*分析用テキスト:*

マンスリー・ブリコメンド(2011年9月前半)

9月前半のブリコメンドです(コンセプトはこちら)。今回も公演日程ごと(初日順)に並んでいます。Q


藤原ちから/プルサーマル・フジコ

1977年高知市生まれ。12歳から東京で一人暮らし。肩書きは編集者、フリーランサー。BricolaQ主宰。雑誌「エクス・ポ」、フリーペーパー「路字」、武蔵野美術大学広報誌「mau leaf」などの編集を担当。プルサーマル・フジコ名義で劇評サイト「ワンダーランド」や音楽雑誌「ele-king」に執筆。共編著に『〈建築〉としてのブックガイド』がある。twitter:@pulfujiko

【今回のブリコメンド】
■sons wo:『仏門オペラ』
ポツドール『おしまいのとき』


日夏ユタカ(ひなつ・ゆたか)

東京都出身。日大芸術学部卒。日本で唯一の競馬予想職人を名乗るも、一般的にはフリーライター。80年代小劇場ブームを観客&劇団制作として体感。21世紀になってからふたたび演劇の魅力を再発見した、出戻り組。twitter:@hinatsugurashi

【今回のブリコメンド】
鉄割アルバトロスケット『鉄割あっ!』
■岩渕貞太 with 大谷能生『雑木林』
■豊島区在住アトレウス家


鈴木励滋(すずき・れいじ)

1973年3月群馬県高崎市生まれ。地域作業所カプカプ(http://kapukapu.org/hikarigaoka/)所長を務めつつ、演劇やダンスの批評も書く。『生きるための試行 エイブル・アートの実験』(フィルムアート社)や劇団ハイバイのツアーパンフに寄稿。twitter:@suzurejio

【今回のブリコメンド】
ミクニヤナイハラプロジェクト『前向き!タイモン』


カトリヒデトシ

1960年、神奈川県川崎市生まれ。大学卒業後、公立高校に勤務し、家業を継ぎ独立。現在は、企画制作(株)エムマッティーナを設立し、代表取締役。カトリ企画UR主宰。「演劇サイトPULL」編集メンバー。個人HPは「カトリヒデトシ.comtwitter:@hide_KATORI

【今回のブリコメンド】
■江戸糸あやつり人形座『アルトー24時』
■あひるなんちゃら『準決勝』
■第七劇場『かもめ』
■高木尋士主催 見沢知廉七回忌追悼公演 『天皇ごっこ 〜蒼白の馬上 1978326〜』


徳永京子(とくなが・きょうこ)

1962年、東京都生まれ。演劇ジャーナリスト。小劇場から大劇場まで幅広く足を運び、朝日新聞劇評のほか、「シアターガイド」「花椿」「Choice!」などの雑誌、公演パンフレットを中心に原稿を執筆。東京芸術劇場運営委員および企画選考委員。twitter:@k_tokunaga

【今回のブリコメンド】
劇団☆新感線『髑髏城の七人』
ポツドール『おしまいのとき』









ミクニヤナイハラプロジェクト『前向き!タイモン』

9月1日(木)〜4日(日)@こまばアゴラ劇場
http://nibroll.com

技術のせいで聞こえないというのは、もちろん批判されるべきで、つまり発声の技量が拙い俳優とか、劇場空間を把握し損ねた演出家や音響担当のせいで、聞かせるべく準備されたものが届かないのはザンネンとしか言いようがないのだけれど、なんでもかんでも「聞き取れないじゃないか!」って怒っちゃうのは短絡よ。

*練習問題:*
**A)** 上の本文について、次の問いに答えよ。
(i) 藤原ちからは何年に、どこで生まれたか。
(ii) 鈴木励滋が所長を務める地域作業所の名前は何か。
(iii) ミクニヤナイハラプロジェクト『前向き!タイモン』の会場はどこか。
**B)** 上の本文から、「1960年、神奈川県川崎市生」に始まり「見沢知廉七回忌追悼公演 『天皇ごっこ 〜蒼白の馬上 1978326〜』」に至るまでの部分を一字も変えずに書き写せ。

収集データ
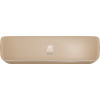 Hisense Champagne Crystal Super AS-10UW4RVETG01(C) WI-FI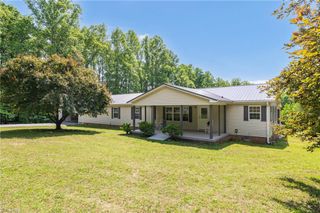 9610 NC Highway 87, Reidsville, NC 27320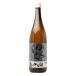  Ozeki через. из ..1800ml 1.8L sake 
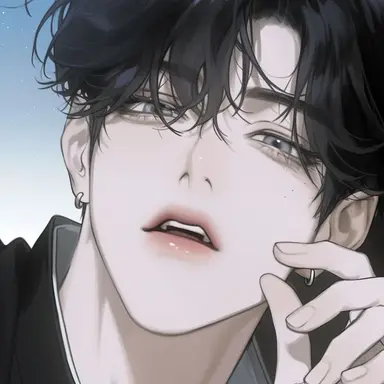 Profile image of 김현우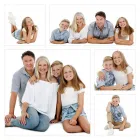 Business 8 image KAOLIN TILES GALLERY Wedding Photographers in Alexandria NSW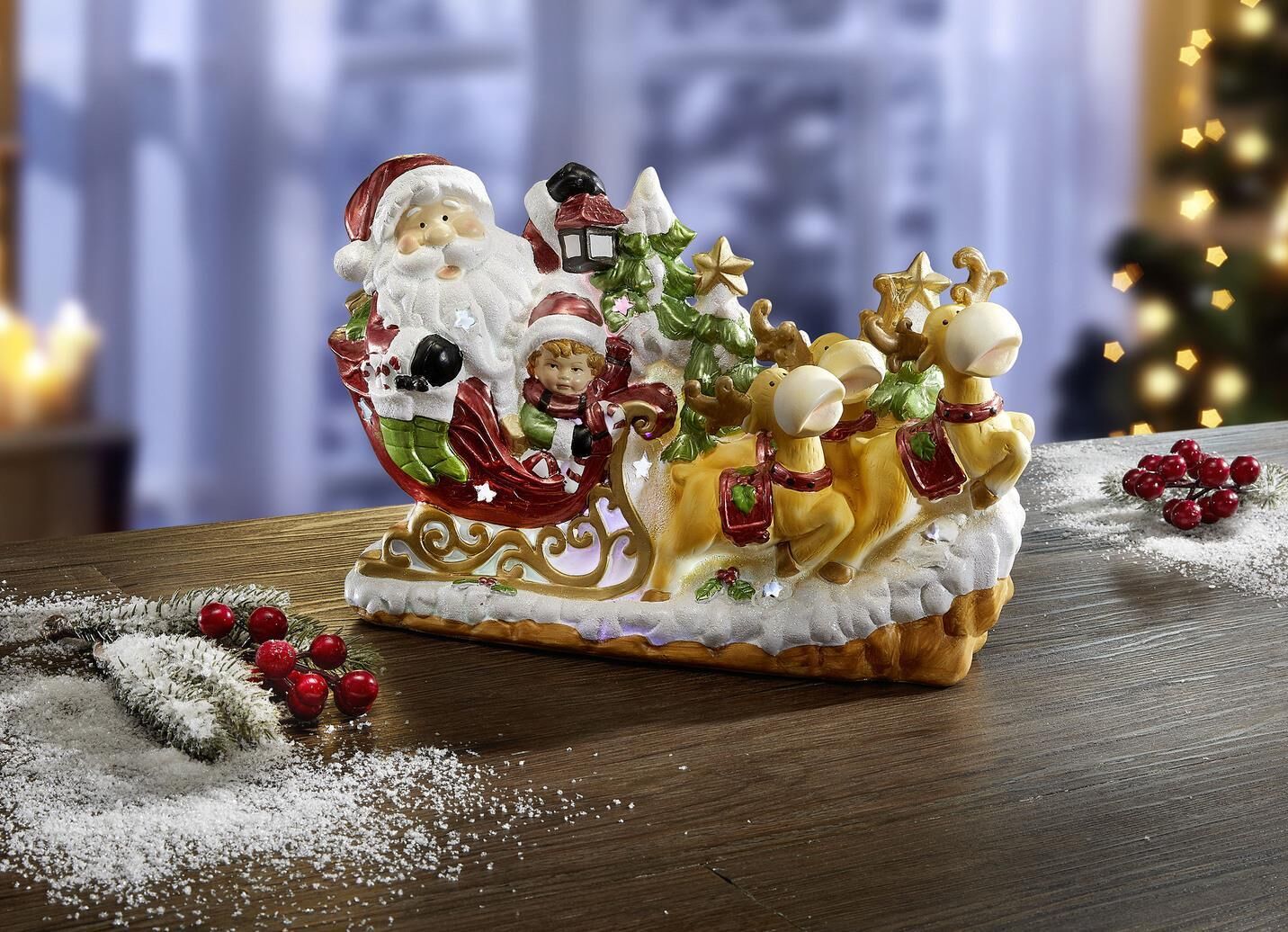 Geburtstagstorte, Nachtisch, Essen, Präsentation des Essens, Person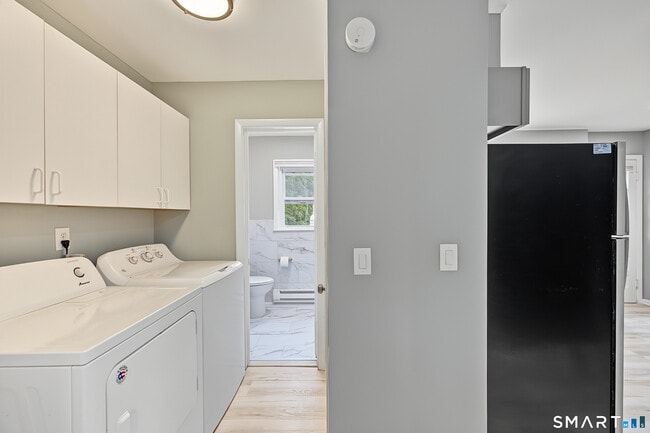 Photo - 151 Seaside Ave Unit 3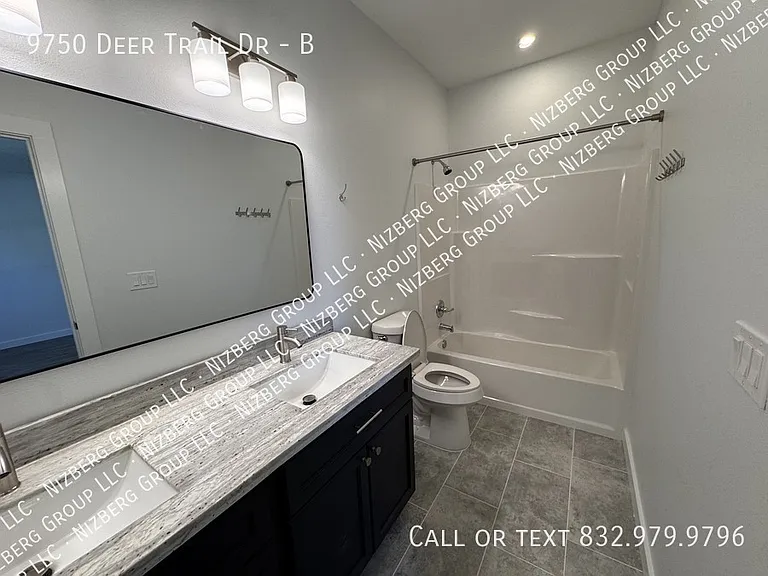 9750 Deer Trail Dr #B — Photo 13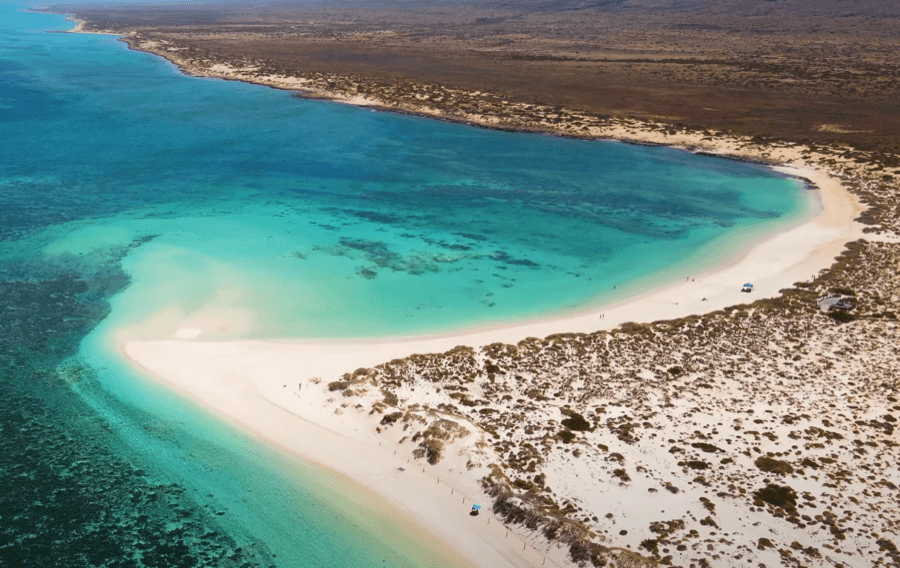 turquoise bay 4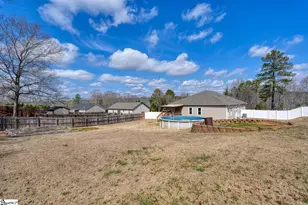 611 Pearson Town Rd, Moore, SC 29369 - Photo 38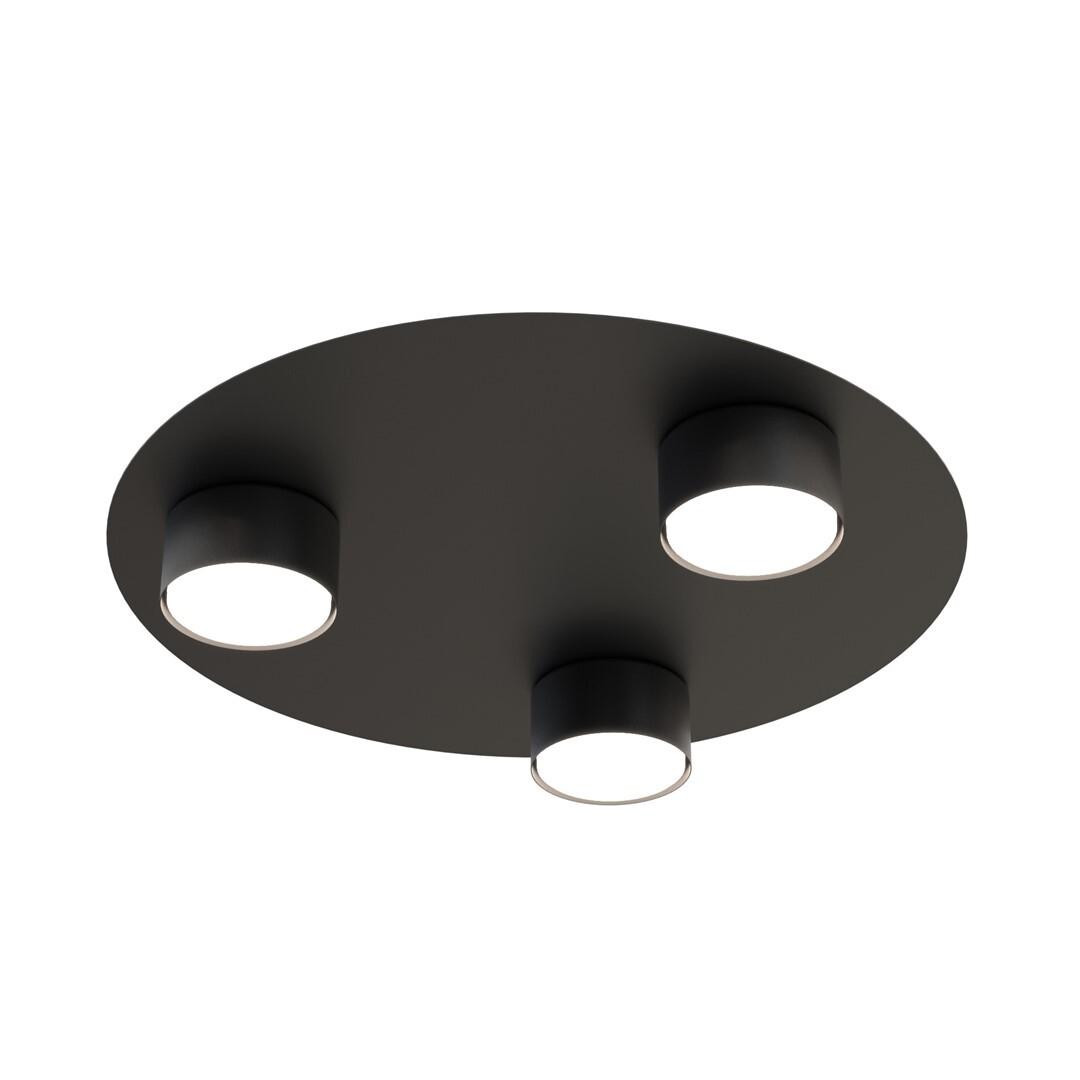 product/e/m/emibig-lighting_1441_3_noir-blanc_2.jpg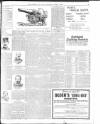 Lancashire Evening Post Wednesday 08 November 1899 Page 5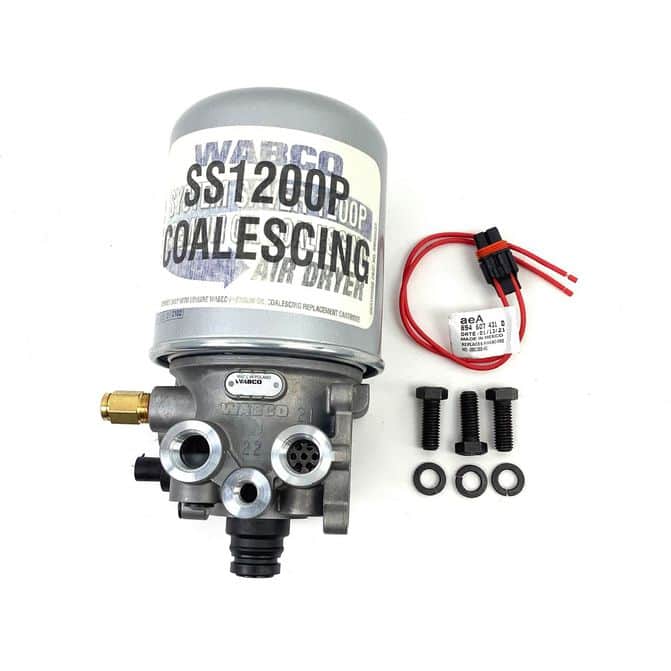 WCOWABCO4006110580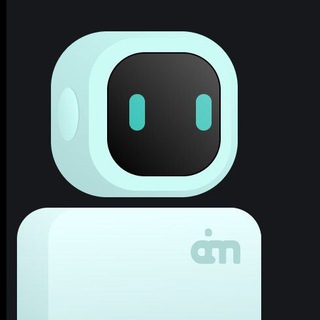 Логотип телеграм канала @aimarketing_investissement — Ai Marketing - Investissement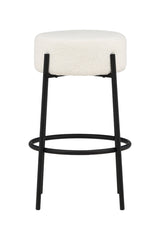 Tucson Bar Chair Venture Design Barstol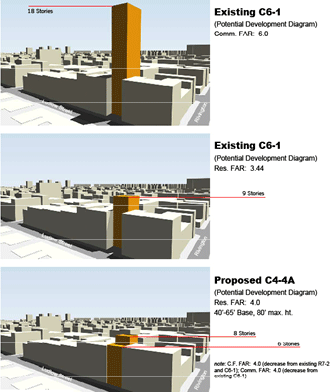 rezoning-2006-10-31_z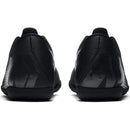 JR Vapor 12 Club GS Turf Soccer Boots (Stealth Ops Pack)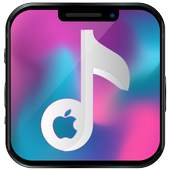 iRingtone for Android Phone 1.0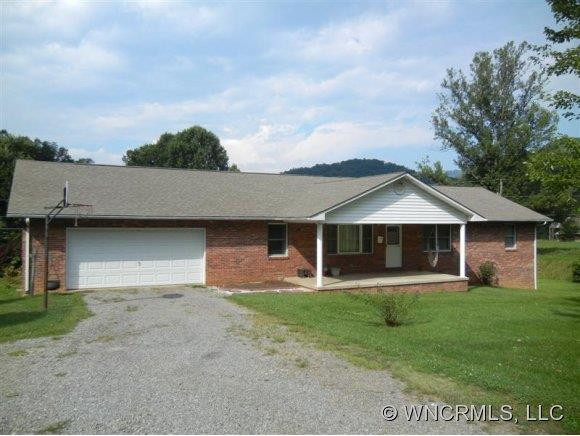 1341 Pigeon Road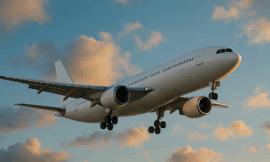 5 Ways To Reach Lufthansa Airlines Customer Service By Phone Number, Chat and Email Options: For Flight Change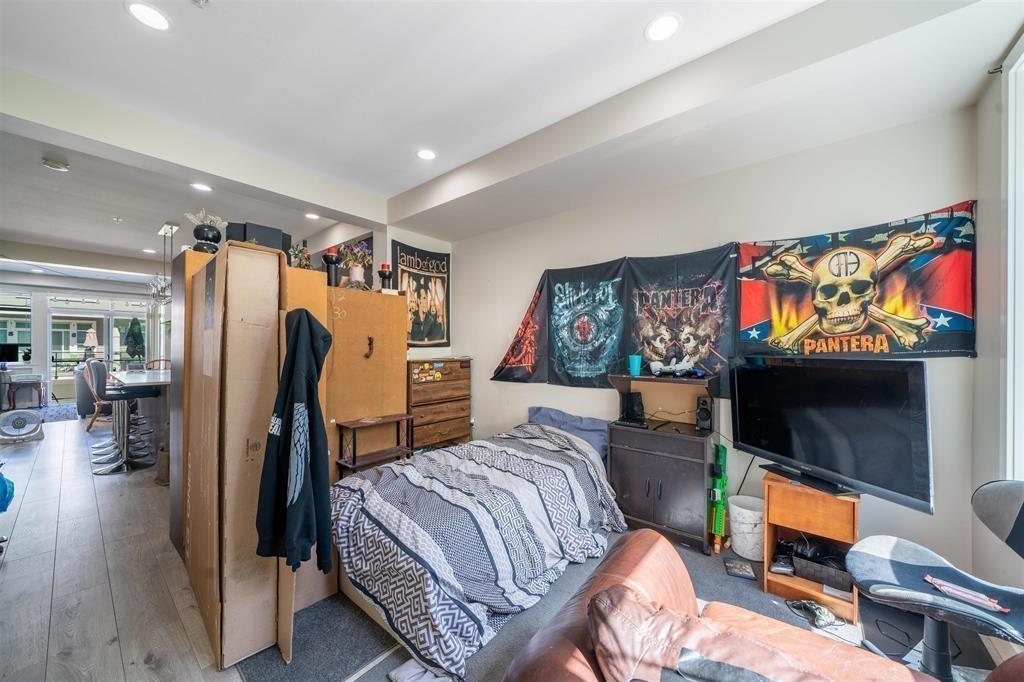 Listing image 11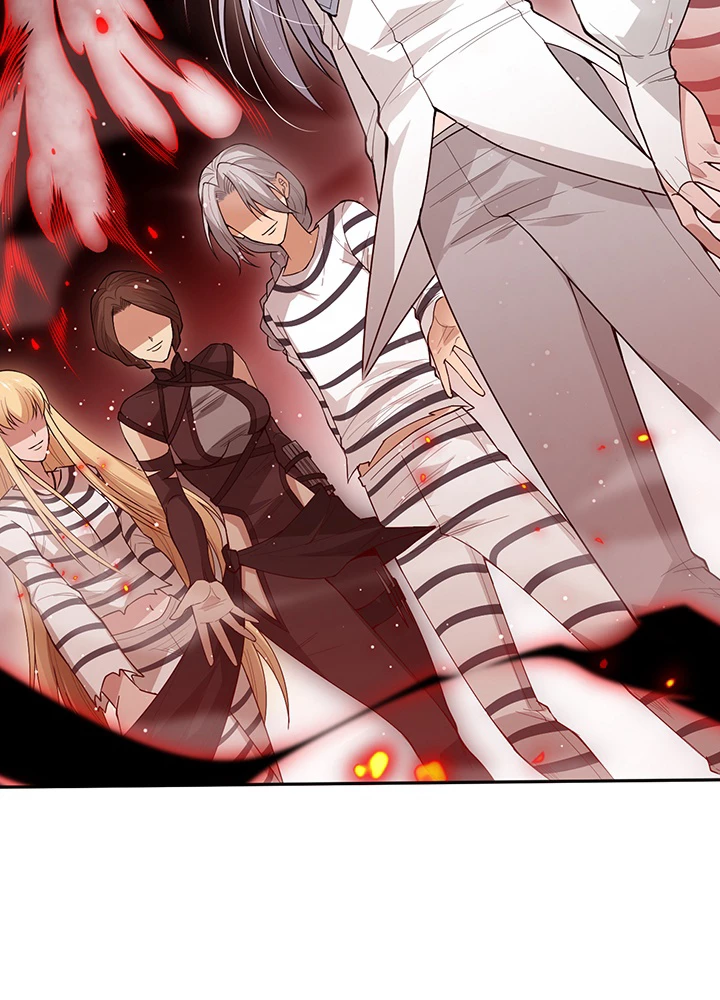 ロベル〜ウォースピリットの継承者〜 176話 - 59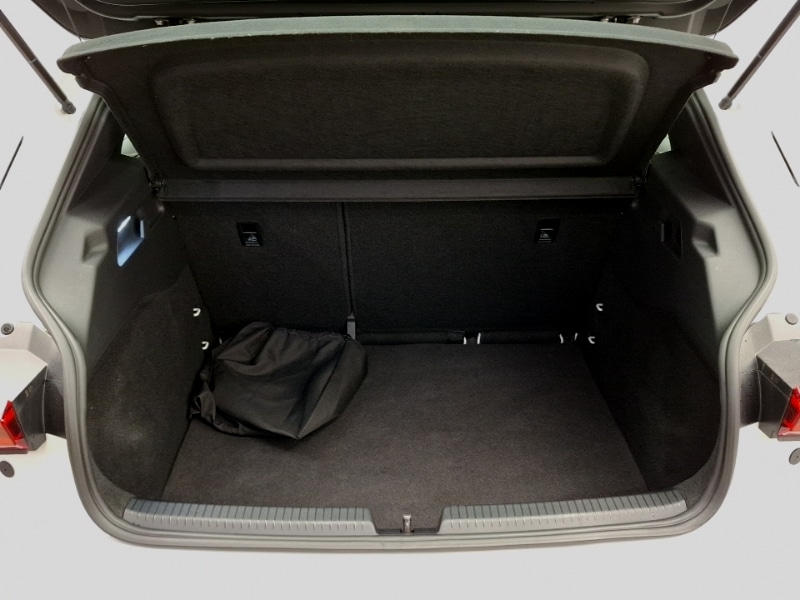 Used Cupra Born 2023 for sale - 76144852: Photo 8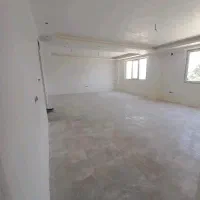 فروش-آپارتمان-108-متری-دو-خواب-رو-به-نما-بعثت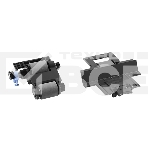 Сервисный набор ADF HP LJ CM6030/CM6040 (CE487A/CE487B/CE487C/Q3938-67944/Q3938-67969/Q3938-67994/Q3938-67999) Maintenance kit, фото6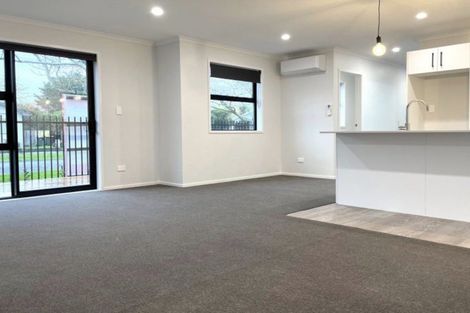 Photo of property in 1/5 Arawa Street, Frankton, Hamilton, 3204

*解答一覧:*
**A)**
(i) 1977年、高知市
(ii) カプカプ
(iii) こまばアゴラ劇場

**B)**
1960年、神奈川県川崎市生まれ。大学卒業後、公立高校に勤務し、家業を継ぎ独立。現在は、企画制作(株)エムマッティーナを設立し、代表取締役。カトリ企画UR主宰。「演劇サイトPULL」編集メンバー。個人HPは「カトリヒデトシ.comtwitter:@hide_KATORI

【今回のブリコメンド】
■江戸糸あやつり人形座『アルトー24時』
■あひるなんちゃら『準決勝』
■第七劇場『かもめ』
■高木尋士主催 見沢知廉七回忌追悼公演 『天皇ごっこ 〜蒼白の馬上 1978326〜』